Thursday, February 4, 2010

I first heard the Legend of Zgugina when I was six or seven

Zgugina, an old lady from Gozo

An old lady called Zgugina lived on the outskirts of the village of Gharb in Gozo. She was so poor that her only possession was her loving son Mattew (Mathew). Gozo is a very small island and her coast is dotted all around with small inlets and bays. Now in those dark and dangerous times the sea between Gozo and Sicily to the North and between Gozo and Tunisia to the South was infested with pirates(furbani). Not far from the farmhouse where Zgugina lived with her son there is an inlet known as Wied il-Mielah (Salt Vallely) and it was not the first time that in the dead of night these wicked sea-dogs landed secretly, pillaged and stole whatever they could find. It so happened that one dark night, some of these men armed to the teeth with knives and swords found their way to the old woman's abode and stole her only dear possession, her son Mattew. They carried him stealthily away and bundled him in one of their boats. His poor mother only missed him when she woke up early in the morning and she knew at once what had happened.

Grief stricken as she was, with tears streaming down her cheeks she did not know how she made her way to the little chapel dedicated to St. Dimitrius. There she knelt, her face to the floor in front of the titular painting of the saint. "St. Dimitrius please bring back my son, please, please. He is my only possession and my only purpose in life. Please, bring him back to me, I know you can. Go on your horse and bring him back. Please save him from the corsairs and I will light some oil for you in thanksgiving every day".

And thereupon, St. Dimitrius taking pity on the faithful heart-broken woman tore himself from the painting and riding his gallant white steed galloped down the aisle, left the church and disappeared in a mysterious cloud of dust. She could not believe her eyes. The horse's hooves made so much noise in the little church and she could see bright sparks flying from under its horse-shoes as they hit the stone flags. But of course it was all a dream for when she looked at the titular painting, St.Dimitrius was still there astride his horse as he had been for as long as she could remember. On the other hand, she felt in her heart that her beloved Saint would not foresake her and so she continued to pray and wring her hands in grief. She would continue praying until St. Dimitrius heard her pleas.

Some moments later another strange thing happened. How was this possible! She could distinctly hear a horse outside neighing, snorting and stamping as if it had just returned from a long hard ride. She turned to gaze at the church door but it was so filled with bright light that the poor woman could see nothing and she had to shield her eyes. Then out of the glare, smiling and with arms outstretched she saw her son Mattew emerging and running towards her. Thank you St. Dimitrius for bringing my son back, the old woman kept saying repeatedly all the while hugging and covering her son with kisses. I knew He would hear me, Zgugina told her son.

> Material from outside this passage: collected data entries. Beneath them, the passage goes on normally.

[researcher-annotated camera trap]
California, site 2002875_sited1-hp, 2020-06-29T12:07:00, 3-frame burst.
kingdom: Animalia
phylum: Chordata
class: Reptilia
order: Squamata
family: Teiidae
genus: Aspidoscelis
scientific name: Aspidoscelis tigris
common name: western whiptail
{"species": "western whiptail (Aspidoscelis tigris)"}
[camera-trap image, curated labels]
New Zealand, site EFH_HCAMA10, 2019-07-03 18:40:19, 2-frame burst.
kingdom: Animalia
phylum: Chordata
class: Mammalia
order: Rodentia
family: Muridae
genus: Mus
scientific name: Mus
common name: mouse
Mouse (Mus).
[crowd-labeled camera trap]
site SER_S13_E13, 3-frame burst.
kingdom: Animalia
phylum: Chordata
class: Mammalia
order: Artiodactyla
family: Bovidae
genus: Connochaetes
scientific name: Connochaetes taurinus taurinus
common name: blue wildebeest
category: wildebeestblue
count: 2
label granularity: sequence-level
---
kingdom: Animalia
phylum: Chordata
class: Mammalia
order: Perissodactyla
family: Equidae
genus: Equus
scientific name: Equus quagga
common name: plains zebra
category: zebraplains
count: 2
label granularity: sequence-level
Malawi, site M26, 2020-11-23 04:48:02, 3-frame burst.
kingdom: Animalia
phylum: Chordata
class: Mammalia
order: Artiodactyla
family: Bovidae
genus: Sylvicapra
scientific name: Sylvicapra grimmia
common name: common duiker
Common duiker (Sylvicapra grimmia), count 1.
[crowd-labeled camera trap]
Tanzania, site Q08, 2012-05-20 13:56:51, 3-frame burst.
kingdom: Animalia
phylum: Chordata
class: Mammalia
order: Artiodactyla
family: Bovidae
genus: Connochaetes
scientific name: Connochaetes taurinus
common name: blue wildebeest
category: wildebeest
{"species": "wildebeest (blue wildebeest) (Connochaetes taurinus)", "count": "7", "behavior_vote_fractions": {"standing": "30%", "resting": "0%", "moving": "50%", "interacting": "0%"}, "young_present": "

When eventually the mother and her son left the chapel they noticed that St. Dimitrius had miraculously left an imprint of a horse-shoe in the soft limestone a few paces away from the chapel as a memento of his favour granted to Zgugina, the old lady from Gozo. The mark of the horse-shoe can still be seen to this day. Folk from Gharb recount that on dark and moonless nights when the sea is calm, a ghostly light can still be seen shimmering in the depths of the sea and they believe that it is Zgugina's light still burning in honour of St. Dimitrius.